Bajaj Platina
- Manufacturer: Bajaj Auto
- Production: 2006–present
- Predecessor: Bajaj CT 100
- Class: Commuter
- Engine: 99.3 cc (6.06 cu in) air-cooled, four-stroke, single
- Transmission: 4-speed, manual
- Suspension: Front: telescopic fork, 125 mm travel Rear: Hydraulic, 105 mm travel
- Brakes: Front: 130 mm (drum) Rear: 110 mm (drum)
- Tires: Front:2.75*17" Rear:3.00*17"
- Wheelbase: 1,275 mm (50.2 in)
- Dimensions: L: 1,990 mm (78 in) W: 770 mm (30 in) H: 1,090 mm (43 in)
- Related: Bajaj Kawasaki Wind 125

= Bajaj Platina =

Bajaj Platina is a 100cc motorcycle manufactured by Bajaj Auto. The Platina was launched in April 2006 at an ex-showroom price of Rs 35,000 and crossed sales of 500,000 units within eight months of its launch. A 125 DTS-Si variant with the same engine as the XCD was introduced in September 2007 with sales of more than 30,000 units per month but subsequently discontinued.

==Design and styling==
The Platina's design is the same as Bajaj Kawasaki Wind 125, which was launched in late 2003. It is much more relaxed and upright than its rivals in the 100 cc segment. Bajaj Platina's front end might feel lighter when a pillion is on the bike. A new model of the same bike was recently launched named Bajaj Platina ES Comfortec.

==Comfort and handling==
The bike has a plush ride without sacrificing handling. It has an upright riding posture inline with other commuter bikes.

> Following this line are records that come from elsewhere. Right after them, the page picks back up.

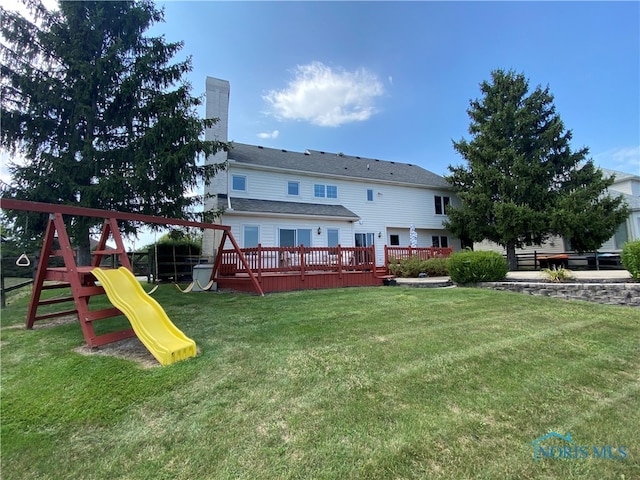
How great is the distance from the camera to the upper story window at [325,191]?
16.6 meters

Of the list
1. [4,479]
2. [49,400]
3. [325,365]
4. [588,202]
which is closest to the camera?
[4,479]

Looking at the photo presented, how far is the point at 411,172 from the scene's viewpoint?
21000 mm

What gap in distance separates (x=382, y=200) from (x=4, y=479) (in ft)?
57.9

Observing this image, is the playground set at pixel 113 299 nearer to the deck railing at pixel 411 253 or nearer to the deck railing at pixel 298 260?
the deck railing at pixel 298 260

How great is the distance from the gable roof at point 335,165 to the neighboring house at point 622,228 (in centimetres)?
695

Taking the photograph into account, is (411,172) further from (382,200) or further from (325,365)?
(325,365)

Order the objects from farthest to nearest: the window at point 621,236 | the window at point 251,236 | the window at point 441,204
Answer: the window at point 441,204 < the window at point 621,236 < the window at point 251,236

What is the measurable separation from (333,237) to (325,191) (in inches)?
119

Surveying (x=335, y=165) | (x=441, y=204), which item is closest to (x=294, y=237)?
(x=335, y=165)

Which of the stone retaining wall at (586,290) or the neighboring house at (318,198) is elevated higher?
the neighboring house at (318,198)

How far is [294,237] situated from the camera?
1444 centimetres

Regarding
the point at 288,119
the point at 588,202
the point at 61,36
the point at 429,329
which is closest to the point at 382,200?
the point at 288,119

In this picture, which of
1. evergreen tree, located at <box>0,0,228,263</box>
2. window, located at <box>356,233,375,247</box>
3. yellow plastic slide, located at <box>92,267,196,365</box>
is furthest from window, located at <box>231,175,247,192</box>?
yellow plastic slide, located at <box>92,267,196,365</box>

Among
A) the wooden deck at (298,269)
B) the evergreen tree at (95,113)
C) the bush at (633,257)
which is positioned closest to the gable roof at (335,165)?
the evergreen tree at (95,113)
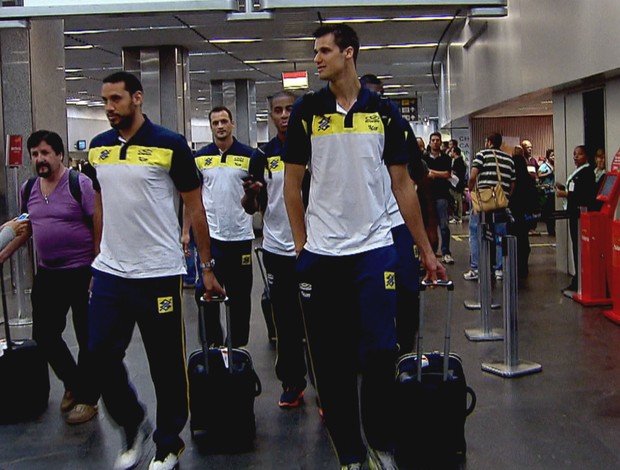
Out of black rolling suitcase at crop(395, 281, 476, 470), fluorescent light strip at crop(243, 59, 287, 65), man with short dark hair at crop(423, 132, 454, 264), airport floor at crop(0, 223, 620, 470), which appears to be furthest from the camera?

==Performance and fuel economy==
The engine of Platina is from another 100 cc bike from Bajaj, the Bajaj CT 100 but with a new Bajaj technology, ExhausTec. It has one of the best 100cc engines which is very frugal and feels less stressed on high speeds than other bikes in the segment. The bike is capable of a top speed of around 91 km/h and does 0–60 km/h in 7.89 seconds. In city traffic, the bike returns 72 kmpl, while on the highway it returns more than 80 kmpl if ridden at economy speeds.

==Awards==
The 100 cc Platina won the 2007 NDTV Profit Bike India-100 cc bike of the year award.